A 130 kilómetros al norte de la capital santafesina se encuentra un pequeño pueblo: Marcelino Escalada, que pertenece al departamento San Justo. Según el último censo vivían en esta comuna menos de 2000 habitantes.

Como tantas localidades de esta zona, Marcelino Escalada centra su producción en la agricultura intensiva y fumigadora.

Circular por las rutas de esta zona del país es ser espectador de desiertos verdes, campos donde abunda el cultivo transgénico, donde aviones vomitan veneno y maquinarias que se parecen a mosquitos gigantes abren los grifos de sus canillas para rociar los suelos con agrotóxicos.

Diógenes Omar Chapelet tenía 75 años.

Vivía en Marcelino Escalada, y este fin de año fue trágico para él y su familia.

Cuando nacía noviembre 2017   uno de los tantos mosquitos que suelen fumigar lo hizo en un campo de trigo que linda a solo 25 metros de la casa de Diógenes, quien en esa misma tarde, en su patio, aspiró el veneno.

Familiares de Diógenes cuentan que en ese mismo momento se le cerró el pecho y que al día siguiente su piel se cubrió de manchas. Con el pasar de los días su situación empeoraba y su cuerpo se cubría de raros colores y ronchas rojizas.

A la semana y con su cuerpo enfermo Diógenes debió soportar una nueva fumigación que el viento desvió hacia su vivienda.

Era demasiado.

Decidió hacer lo único que podía hacer: una denuncia en sede policial.

Papeles, sellos, firmas, denuncias, informes formaron parte de esa burocracia denominada expediente.

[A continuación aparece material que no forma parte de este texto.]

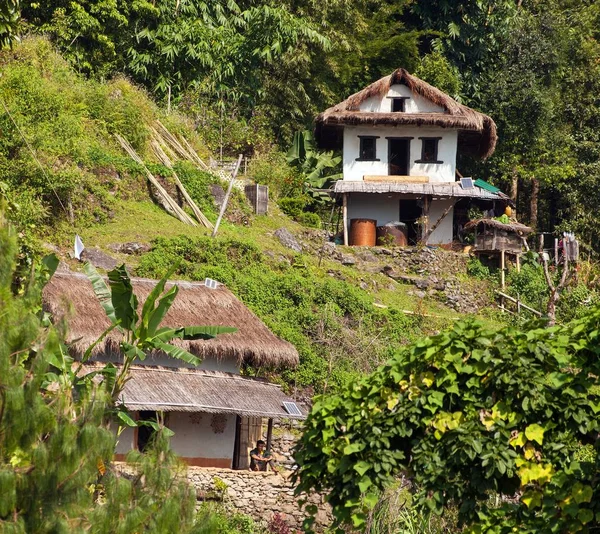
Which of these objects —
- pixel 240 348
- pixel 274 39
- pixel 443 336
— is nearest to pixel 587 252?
pixel 274 39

Casi un mes después, el 13 de diciembre de aquel año ,  el mismo Presidente comunal de la localidad, Clemente Faletto, y el técnico fitosanitarista Horacio Pennino, fueron a la casa de Diógenes.

Más que un técnico que iba a supervisar, Pennino, que es ingeniero agrónomo y forma parte del Ministerio de Producción de la provincia, se pareció a un representante de los dueños de los campos linderos. El, cuya función es tomar este tipo de denuncias, no pudo responder las preguntas que familiares le hicieron y se retiró ofuscado con los hijos y la esposa de Diógenes porque se negaron a firmar un acuerdo para que se siga fumigando.

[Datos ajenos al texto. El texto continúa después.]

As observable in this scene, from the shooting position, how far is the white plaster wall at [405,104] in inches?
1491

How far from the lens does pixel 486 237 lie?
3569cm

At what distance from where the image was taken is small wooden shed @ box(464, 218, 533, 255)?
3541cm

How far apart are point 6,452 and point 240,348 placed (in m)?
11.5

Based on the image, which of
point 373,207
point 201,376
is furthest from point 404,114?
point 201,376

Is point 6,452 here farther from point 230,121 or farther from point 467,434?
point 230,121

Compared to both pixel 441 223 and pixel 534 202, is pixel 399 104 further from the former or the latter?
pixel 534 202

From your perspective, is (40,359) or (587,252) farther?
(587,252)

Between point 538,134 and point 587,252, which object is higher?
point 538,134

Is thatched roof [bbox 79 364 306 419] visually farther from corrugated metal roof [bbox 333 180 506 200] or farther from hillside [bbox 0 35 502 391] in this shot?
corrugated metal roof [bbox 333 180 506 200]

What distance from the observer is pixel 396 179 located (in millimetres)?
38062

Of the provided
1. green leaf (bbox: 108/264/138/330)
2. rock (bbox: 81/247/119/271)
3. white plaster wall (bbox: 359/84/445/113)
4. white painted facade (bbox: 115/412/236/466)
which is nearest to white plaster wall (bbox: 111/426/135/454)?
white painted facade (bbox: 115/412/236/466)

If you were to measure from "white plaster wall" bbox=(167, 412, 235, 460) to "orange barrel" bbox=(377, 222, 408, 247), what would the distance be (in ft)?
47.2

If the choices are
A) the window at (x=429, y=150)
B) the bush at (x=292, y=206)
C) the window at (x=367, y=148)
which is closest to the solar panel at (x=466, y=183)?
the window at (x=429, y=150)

No les importa nada, ni siquiera la salud de un vecino.

Lo que continuó no es para nada original. Sin  acuerdo que les permita seguir fumigando, aparecieron las llamadas telefónicas intimidatorias.

Mientras tanto el cuerpo de Diógenes expresaba, cada vez más, los síntomas del veneno.

Médicos, enfermeros y diferentes especialistas eran testigos de un cuerpo que, poco a poco, se iba apagando.

Sus riñones comenzaron a fallar; remedios y corticoides intentaban dar batalla.

Un mes de internación y luego el traslado a terapia intensiva en la Clínica Centro de la Ciudad de San Justo iban preanunciando el final.

El 8 de enero del 2018, su familia anunció que Diógenes falleció. Es otra víctima de las fumigaciones.

Al lado de su casa, el trigo transgénico sigue creciendo, se bambolea con el viento y a lo lejos, alguien está llenando de veneno algún mosquito que seguirá vomitando enfermedad y muerte.